### Requirements
- a) In the forum thread about cutting seasoned oak, what does mtngun guess is making the bar get hot?
- b) Pick up the forum thread about cutting seasoned oak right after the last sentence of its final post, and keep going in the same voice.

# Cutting seasoned Oak



## boatman (May 13, 2010)

I am using my Husqvarna 51 on seasoned oak for the first time. Very slow going. Is it normal to go through 2 tanks of gas and sharpen the blade once just to make one cut in a 3x12x12'. I am using a standard chain, not a ripping chain. Will ripping chain speed things up?

The green cherry I had been cutting was no problem for this setup. Now I have a few more of these beams to cut and the bar gets so hot it seems like there must be a better way.


----------



## BlueRidgeMark (May 13, 2010)

Chainsaws don't have blades.


----------



## mtngun (May 13, 2010)

boatman said:


> I am using a standard chain, not a ripping chain. Will ripping chain speed things up?
> 
> the bar gets so hot


Ripping chain cuts smoother, but not necessarily faster.

When the saw is running well, the bar is merely lukewarm. If your bar is getting hot, something is wrong. Could be several things, but if I had to guess, I'd guess dull chain. 

Thanks for the pic. Nice boards. Wish I had some oak to mill.


----------



## boatman (May 13, 2010)

They have a lot of little blades, all connected together in a bicycle chain kind of thing.


----------



## discounthunter (May 13, 2010)

husky 51 is a little on the small side ,but youve proven that it works. speed is not going to be there no matter what you do. not sure of the size of a husky take but my 120 dolmar can easily cut 12foot x 2" x 18" wide on one tank(actually 2 six foot boards)

### Data lines
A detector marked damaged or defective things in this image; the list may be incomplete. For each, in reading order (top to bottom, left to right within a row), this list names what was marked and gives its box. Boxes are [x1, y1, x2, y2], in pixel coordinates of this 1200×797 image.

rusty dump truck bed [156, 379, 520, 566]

### Results
- a) A dull chain.

- b)
i didnt notice any wedges in your pics? you might be binding your"blade"(lol sorry i had too) while cutting this may contribute to exces heat on your bar, dulling your chain quicker and slowing your cuts using more fuel?

but the boards look good,nice job.


----------



## boatman (May 13, 2010)

I started with a chain that was just sharpened at a local hardware store and I didn't like how it was cutting. I then put on a different bar and chain (20") and sharpened it with a guide and file. Depth gauges were fine, maybe a little low. 

The bar got so hot that the rain sizzled off of it. Maybe I need to work on my chain sharpening skills. I can sharpen hand saws well and judging by the looks of the dust the chain was not cutting well. More dust than chips. I'll resharpen and check my work tomorrow.

I have found a half inch plank works better than wedges for me as it doesn't fall out and I just move it up the cut twice as I go.


----------



## mikeb1079 (May 13, 2010)

hey boatman, a few things to check. make sure that your rakers aren't too high. as you file your chain you'll need to file the rakers down as well. perhaps not every time but i usually file the rakers after every other chain sharpening. as mtngun said, if the bar is that hot something is amiss. if you have a greaseable sprocket nose make sure it's greased (i ruined a tip this way) always. make sure that the bar is oiling properly and that something isn't clogged. check the simple stuff first.
good luck!


----------



## BobL (May 13, 2010)

boatman said:


> I am using my Husqvarna 51 on seasoned oak for the first time. Very slow going. Is it normal to go through 2 tanks of gas and sharpen the blade once just to make one cut in a 3x12x12'. I am using a standard chain, not a ripping chain. Will ripping chain speed things up?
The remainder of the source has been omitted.